YOUR INSTRUCTIONS >> Please copy each line of the records below that includes the word "режима".

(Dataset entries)
*-*-*

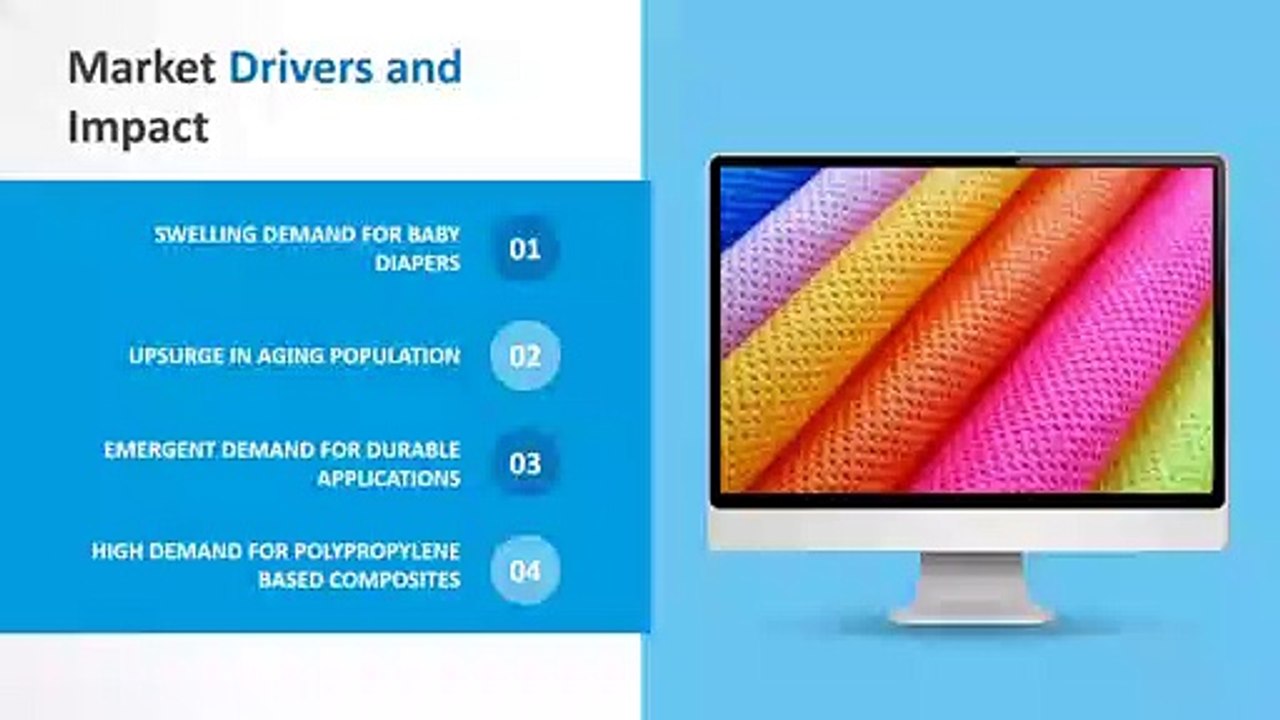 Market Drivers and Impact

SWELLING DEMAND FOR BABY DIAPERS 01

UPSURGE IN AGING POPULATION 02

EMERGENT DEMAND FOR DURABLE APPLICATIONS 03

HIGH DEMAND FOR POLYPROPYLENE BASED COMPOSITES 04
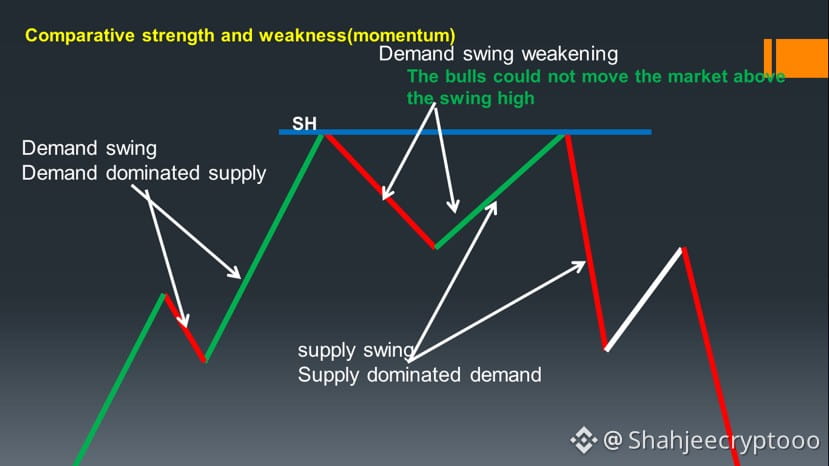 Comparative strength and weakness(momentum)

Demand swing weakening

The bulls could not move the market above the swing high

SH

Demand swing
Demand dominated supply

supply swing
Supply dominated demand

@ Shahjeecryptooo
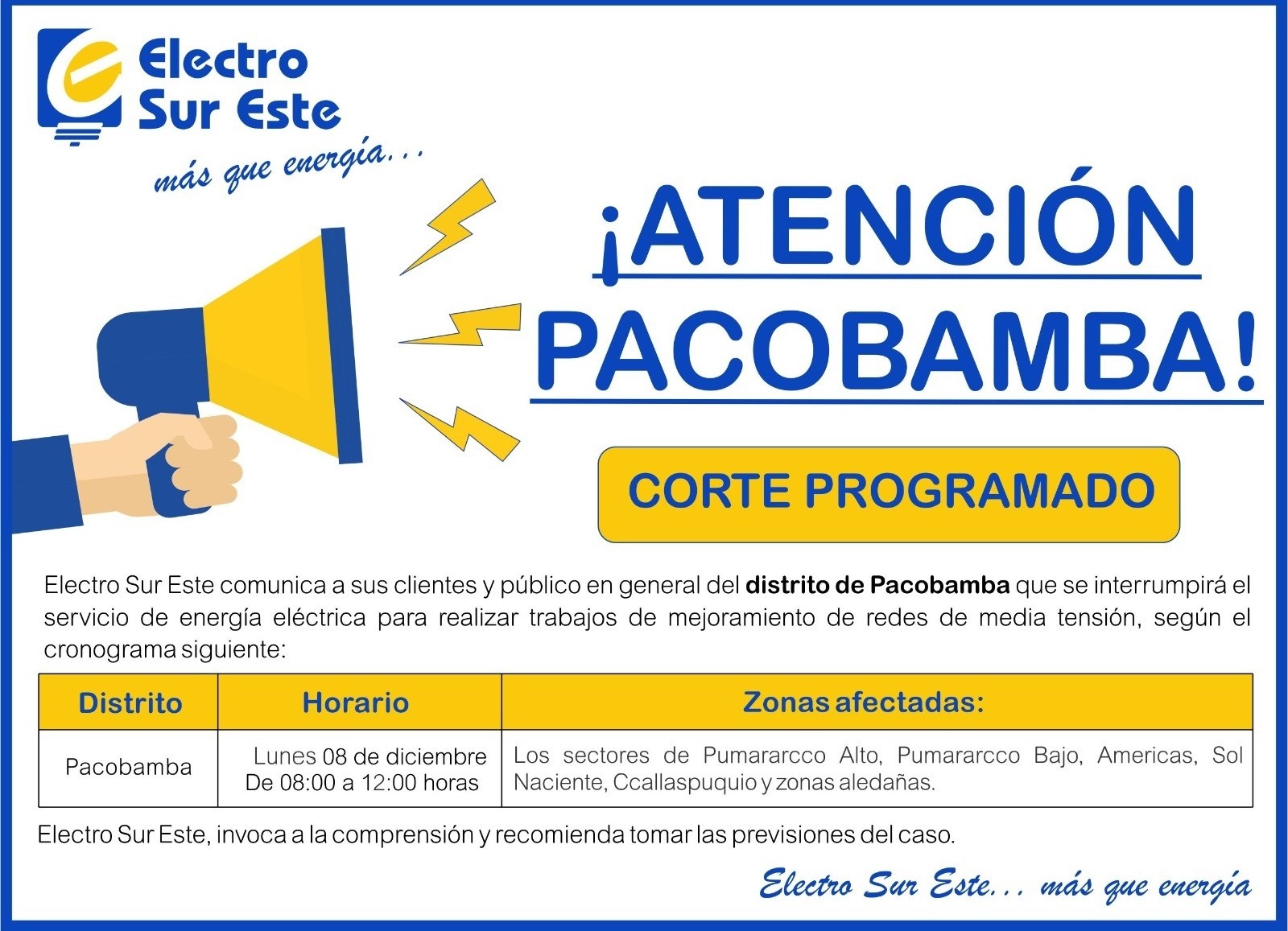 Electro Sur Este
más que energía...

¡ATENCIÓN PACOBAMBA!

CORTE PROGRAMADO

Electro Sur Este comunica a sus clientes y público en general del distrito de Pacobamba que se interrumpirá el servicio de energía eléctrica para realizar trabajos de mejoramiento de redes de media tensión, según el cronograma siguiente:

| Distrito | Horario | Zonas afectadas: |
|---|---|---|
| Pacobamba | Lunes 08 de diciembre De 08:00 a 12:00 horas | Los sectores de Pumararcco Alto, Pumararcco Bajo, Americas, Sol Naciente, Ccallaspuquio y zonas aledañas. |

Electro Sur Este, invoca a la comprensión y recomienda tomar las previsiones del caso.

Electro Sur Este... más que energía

*-*-*

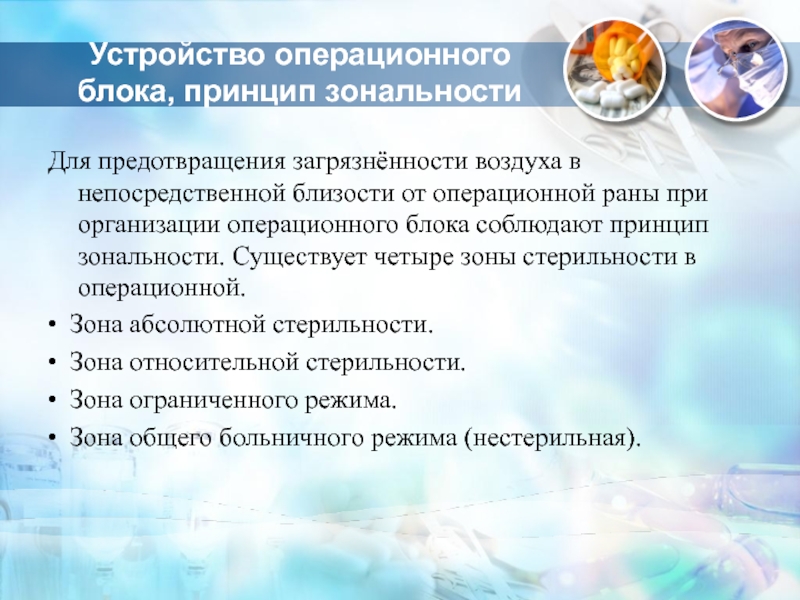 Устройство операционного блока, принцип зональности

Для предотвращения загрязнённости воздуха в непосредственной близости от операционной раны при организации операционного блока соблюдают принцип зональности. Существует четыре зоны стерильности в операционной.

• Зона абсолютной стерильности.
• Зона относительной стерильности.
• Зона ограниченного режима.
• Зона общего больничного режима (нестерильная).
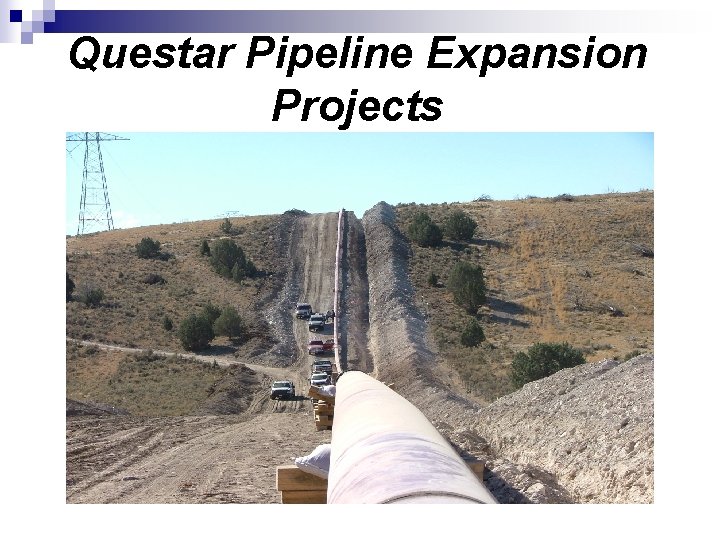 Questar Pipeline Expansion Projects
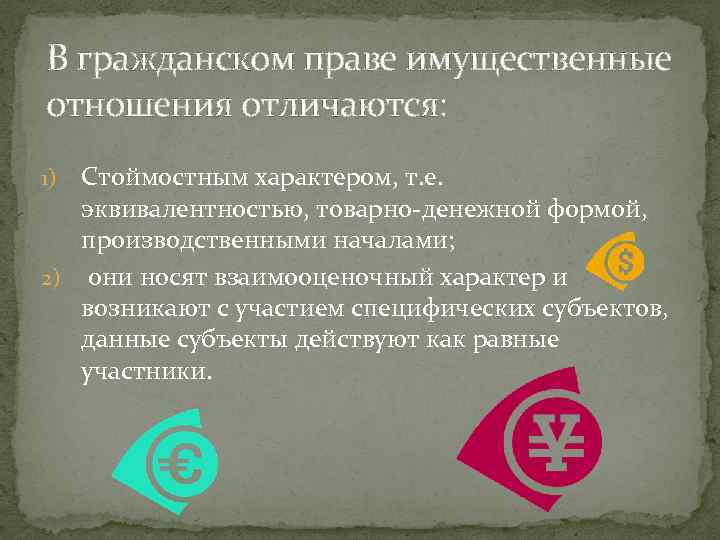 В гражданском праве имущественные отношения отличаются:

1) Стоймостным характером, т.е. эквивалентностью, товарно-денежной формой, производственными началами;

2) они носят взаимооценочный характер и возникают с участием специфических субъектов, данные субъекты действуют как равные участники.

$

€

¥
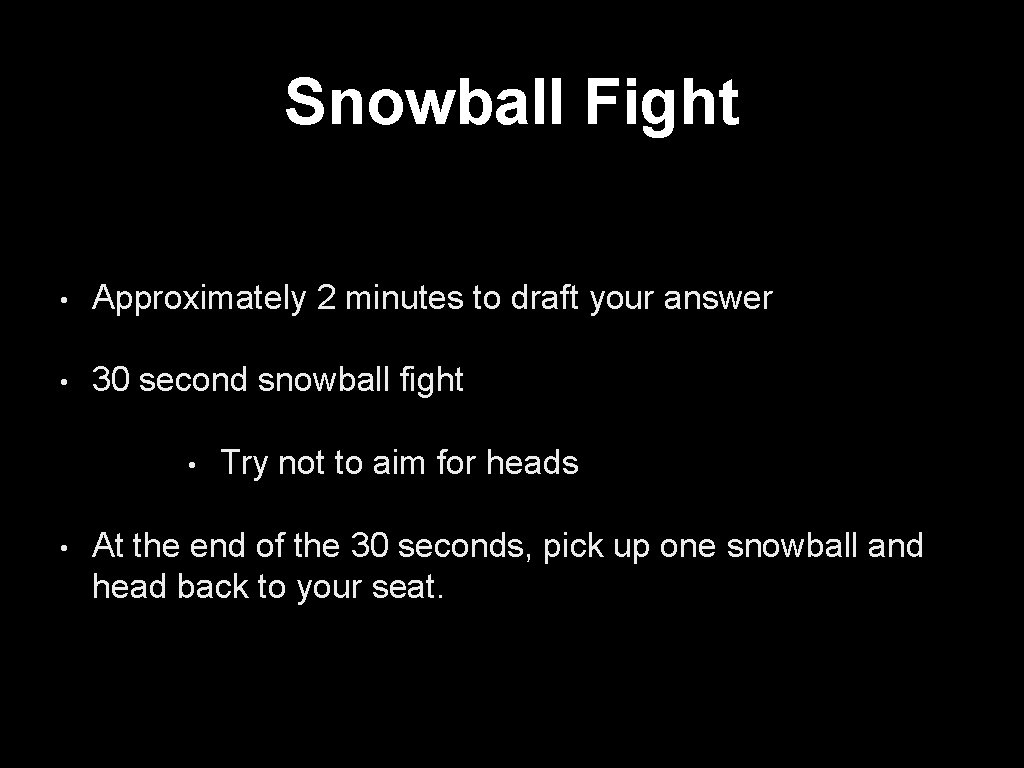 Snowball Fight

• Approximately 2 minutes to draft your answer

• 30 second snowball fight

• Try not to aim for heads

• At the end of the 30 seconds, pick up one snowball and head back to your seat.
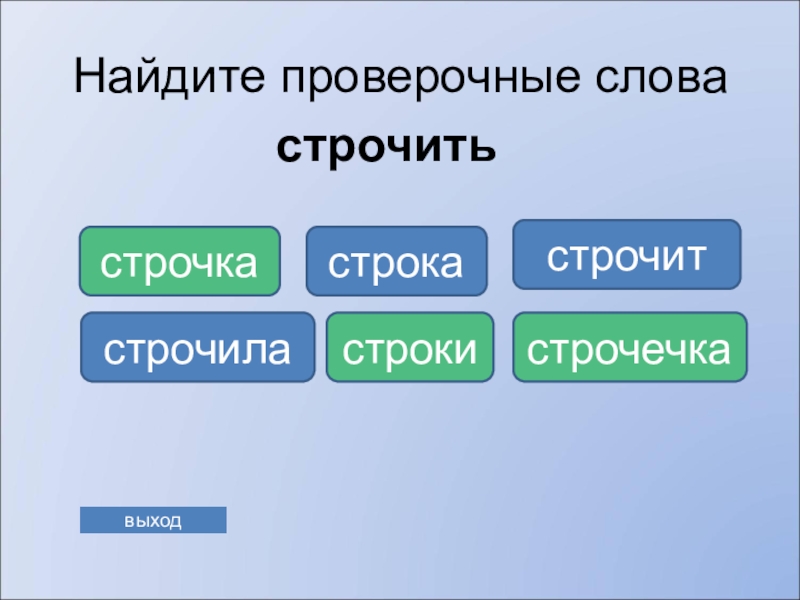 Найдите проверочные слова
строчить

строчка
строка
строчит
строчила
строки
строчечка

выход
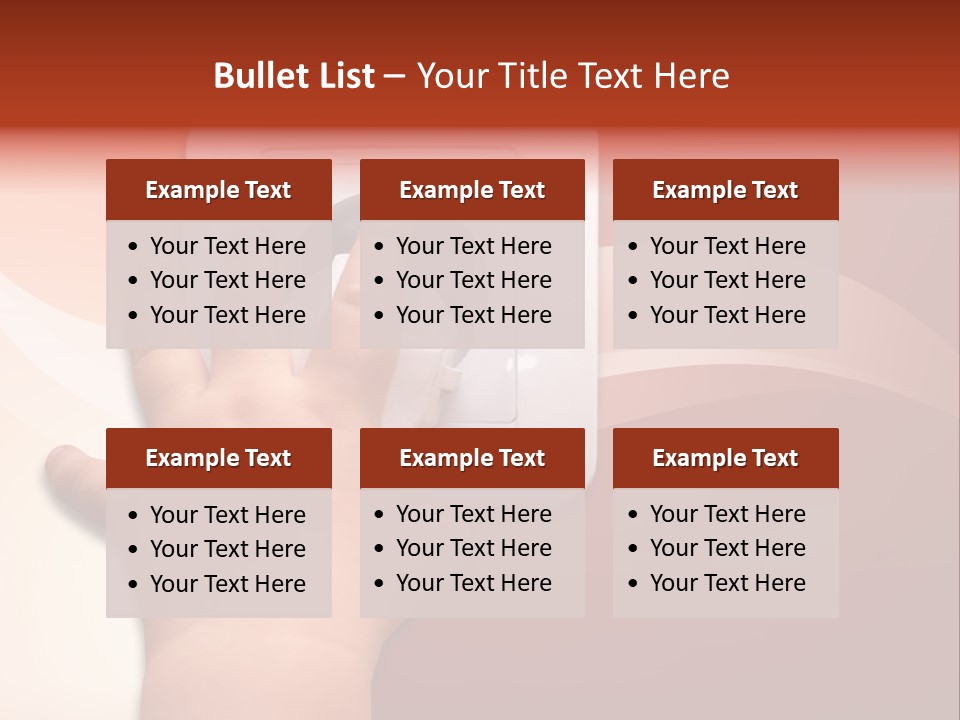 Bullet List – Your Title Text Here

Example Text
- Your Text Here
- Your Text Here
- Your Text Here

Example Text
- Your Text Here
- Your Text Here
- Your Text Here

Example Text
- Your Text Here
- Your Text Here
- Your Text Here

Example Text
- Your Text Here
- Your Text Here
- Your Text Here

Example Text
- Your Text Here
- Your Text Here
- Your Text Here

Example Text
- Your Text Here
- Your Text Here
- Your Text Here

*-*-*

TASK SOLUTION >>
• Зона ограниченного режима.
• Зона общего больничного режима (нестерильная).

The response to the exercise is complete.